_What to work on:_
Print every entry, word for word, and skip the images.

** BEGIN Input for this task **

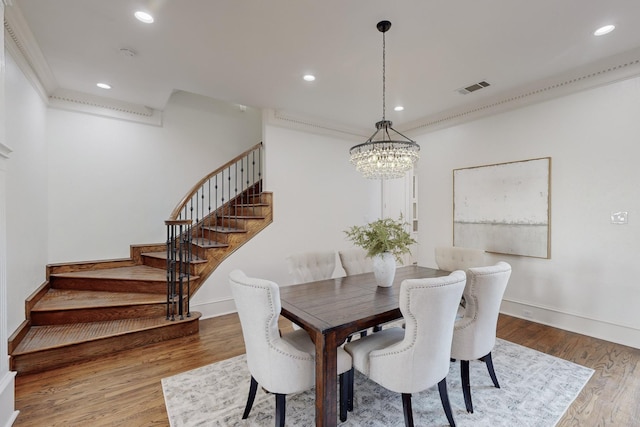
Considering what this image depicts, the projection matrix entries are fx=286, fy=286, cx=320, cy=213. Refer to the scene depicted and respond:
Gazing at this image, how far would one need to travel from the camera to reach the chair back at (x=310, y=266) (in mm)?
2773

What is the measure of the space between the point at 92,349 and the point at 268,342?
7.16ft

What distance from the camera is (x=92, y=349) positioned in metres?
2.68

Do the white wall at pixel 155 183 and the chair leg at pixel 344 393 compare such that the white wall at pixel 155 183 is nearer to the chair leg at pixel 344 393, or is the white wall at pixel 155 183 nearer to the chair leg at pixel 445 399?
the chair leg at pixel 344 393

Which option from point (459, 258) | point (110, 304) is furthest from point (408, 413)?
point (110, 304)

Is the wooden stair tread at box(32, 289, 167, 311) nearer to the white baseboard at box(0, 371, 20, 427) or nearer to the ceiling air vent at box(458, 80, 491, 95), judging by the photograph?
the white baseboard at box(0, 371, 20, 427)

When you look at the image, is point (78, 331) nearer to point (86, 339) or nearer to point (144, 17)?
point (86, 339)

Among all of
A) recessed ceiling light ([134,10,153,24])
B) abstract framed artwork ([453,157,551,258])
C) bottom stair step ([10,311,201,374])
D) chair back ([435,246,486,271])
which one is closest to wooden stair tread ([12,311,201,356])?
bottom stair step ([10,311,201,374])

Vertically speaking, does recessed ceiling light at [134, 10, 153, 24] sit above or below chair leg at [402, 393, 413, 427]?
above

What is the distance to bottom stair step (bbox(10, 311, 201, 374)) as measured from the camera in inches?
96.2

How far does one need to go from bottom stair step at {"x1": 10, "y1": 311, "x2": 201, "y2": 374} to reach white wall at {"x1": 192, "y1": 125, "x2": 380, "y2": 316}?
0.63m

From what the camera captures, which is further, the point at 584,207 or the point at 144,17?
the point at 584,207

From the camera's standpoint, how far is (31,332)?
2748 mm

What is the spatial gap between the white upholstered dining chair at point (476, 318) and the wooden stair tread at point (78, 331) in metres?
2.75

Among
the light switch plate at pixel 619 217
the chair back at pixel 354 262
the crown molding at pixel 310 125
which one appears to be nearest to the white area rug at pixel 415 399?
the chair back at pixel 354 262
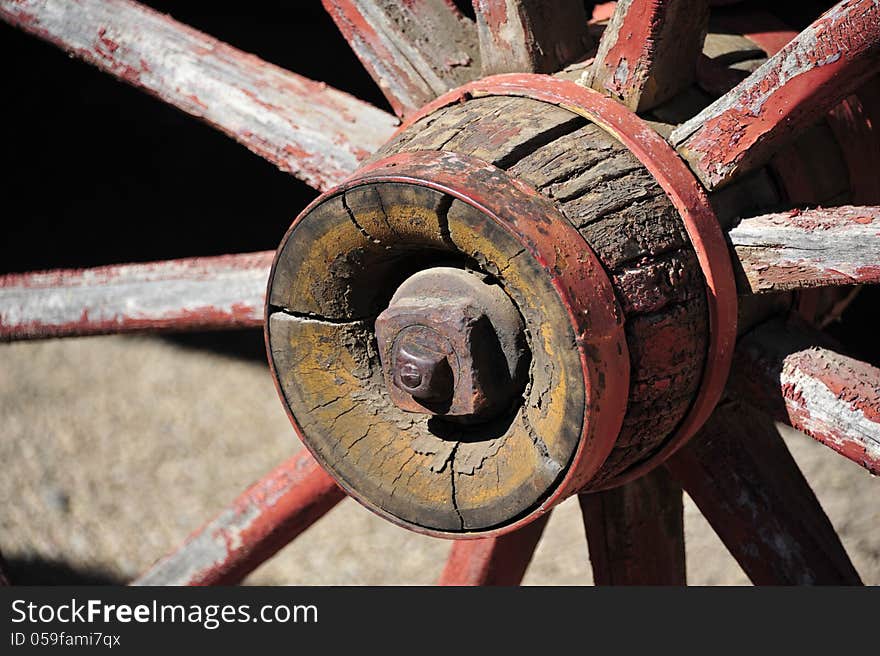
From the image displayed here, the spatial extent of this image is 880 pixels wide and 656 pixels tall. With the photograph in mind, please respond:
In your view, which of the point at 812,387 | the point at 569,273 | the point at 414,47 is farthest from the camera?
the point at 414,47

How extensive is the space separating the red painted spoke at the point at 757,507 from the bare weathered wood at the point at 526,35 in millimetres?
452

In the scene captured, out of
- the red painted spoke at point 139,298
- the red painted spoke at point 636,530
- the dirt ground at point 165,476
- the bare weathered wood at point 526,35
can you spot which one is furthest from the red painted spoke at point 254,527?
the dirt ground at point 165,476

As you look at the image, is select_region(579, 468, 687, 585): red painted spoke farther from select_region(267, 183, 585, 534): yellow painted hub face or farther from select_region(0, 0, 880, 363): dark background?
select_region(0, 0, 880, 363): dark background

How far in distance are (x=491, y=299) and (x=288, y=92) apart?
0.54 metres

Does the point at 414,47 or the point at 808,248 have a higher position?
the point at 414,47

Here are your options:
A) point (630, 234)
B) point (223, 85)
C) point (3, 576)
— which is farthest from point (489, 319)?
point (3, 576)

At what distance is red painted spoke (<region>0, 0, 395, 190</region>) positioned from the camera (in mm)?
1381

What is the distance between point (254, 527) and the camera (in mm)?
1514

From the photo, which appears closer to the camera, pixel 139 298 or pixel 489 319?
pixel 489 319

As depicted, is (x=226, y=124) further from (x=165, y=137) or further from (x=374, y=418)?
(x=165, y=137)

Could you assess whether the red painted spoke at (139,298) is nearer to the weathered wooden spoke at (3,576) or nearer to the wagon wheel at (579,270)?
the wagon wheel at (579,270)

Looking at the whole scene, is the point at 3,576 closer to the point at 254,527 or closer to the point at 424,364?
the point at 254,527

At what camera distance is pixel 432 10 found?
4.43 feet

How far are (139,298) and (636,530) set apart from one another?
75cm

** END Input for this task **

_Solved exercise:_
Considering what this image depicts, the projection matrix entries are fx=286, fy=286, cx=320, cy=213. Refer to the scene depicted and respond:
Gazing at this image, how far would one need to travel from the camera to reach the chair back at (x=310, y=266) (in mm)?
2773

What is the measure of the space between the point at 92,349 and the point at 268,342?
7.16ft

What distance from the camera is (x=92, y=349) positioned in metres?
2.68

Do the white wall at pixel 155 183 and the chair leg at pixel 344 393 compare such that the white wall at pixel 155 183 is nearer to the chair leg at pixel 344 393, or is the white wall at pixel 155 183 nearer to the chair leg at pixel 445 399?
the chair leg at pixel 344 393

Which option from point (459, 258) | point (110, 304) is furthest from point (408, 413)?
point (110, 304)

Is the wooden stair tread at box(32, 289, 167, 311) nearer to the white baseboard at box(0, 371, 20, 427) or nearer to the ceiling air vent at box(458, 80, 491, 95), judging by the photograph?
the white baseboard at box(0, 371, 20, 427)

When you look at the image, is point (78, 331) nearer to point (86, 339) or nearer to point (144, 17)?
point (86, 339)

Among all of
A) recessed ceiling light ([134,10,153,24])
B) abstract framed artwork ([453,157,551,258])
C) bottom stair step ([10,311,201,374])
D) chair back ([435,246,486,271])
which one is closest to wooden stair tread ([12,311,201,356])?
bottom stair step ([10,311,201,374])

Vertically speaking, does recessed ceiling light at [134, 10, 153, 24] sit above or below chair leg at [402, 393, 413, 427]?
above

What is the distance to bottom stair step (bbox(10, 311, 201, 374)) as measured from the camera in inches?
96.2

How far does one need to go from bottom stair step at {"x1": 10, "y1": 311, "x2": 201, "y2": 374} to reach white wall at {"x1": 192, "y1": 125, "x2": 380, "y2": 316}?
0.63m

From what the camera captures, which is further, the point at 584,207 or the point at 144,17?
the point at 584,207

From the camera's standpoint, how far is (31,332)?
2748 mm

What is the spatial gap between the white upholstered dining chair at point (476, 318) and the wooden stair tread at point (78, 331) in metres?
2.75

Among
the light switch plate at pixel 619 217
the chair back at pixel 354 262
the crown molding at pixel 310 125
which one appears to be nearest to the white area rug at pixel 415 399?
the chair back at pixel 354 262
From the image displayed here, the spatial extent of this image is 880 pixels wide and 656 pixels tall. With the photograph in mind, please respond:
In your view, which of the point at 812,387 | the point at 569,273 | the point at 414,47 is farthest from the camera?
the point at 414,47

How extensive is the space separating the red painted spoke at the point at 757,507 from the bare weathered wood at the point at 526,35 in millimetres?
452

In the scene captured, out of
- the red painted spoke at point 139,298
- the red painted spoke at point 636,530
- the dirt ground at point 165,476
- the bare weathered wood at point 526,35
can you spot which one is furthest from the red painted spoke at point 254,527?
the dirt ground at point 165,476

As you look at the image, is select_region(579, 468, 687, 585): red painted spoke farther from select_region(267, 183, 585, 534): yellow painted hub face or farther from select_region(0, 0, 880, 363): dark background?
select_region(0, 0, 880, 363): dark background

How far in distance are (x=491, y=299) and (x=288, y=92) apart?
0.54 metres

Does the point at 414,47 or the point at 808,248 have a higher position?
the point at 414,47

Here are your options:
A) point (630, 234)
B) point (223, 85)
C) point (3, 576)
— which is farthest from point (489, 319)?
point (3, 576)

At what distance is red painted spoke (<region>0, 0, 395, 190</region>) positioned from the camera (in mm)?
1381

What is the distance between point (254, 527) and the camera (in mm)?
1514

From the photo, which appears closer to the camera, pixel 139 298 or pixel 489 319?
pixel 489 319

As depicted, is (x=226, y=124) further from (x=165, y=137) or further from (x=374, y=418)?
(x=165, y=137)

Could you assess whether the red painted spoke at (139,298) is nearer to the weathered wooden spoke at (3,576) or nearer to the wagon wheel at (579,270)?
the wagon wheel at (579,270)

Looking at the whole scene, is the point at 3,576 closer to the point at 254,527 or closer to the point at 424,364?
the point at 254,527

At what camera distance is pixel 432 10 found?
4.43 feet

How far are (139,298) and (636,530) set apart from one another?
75cm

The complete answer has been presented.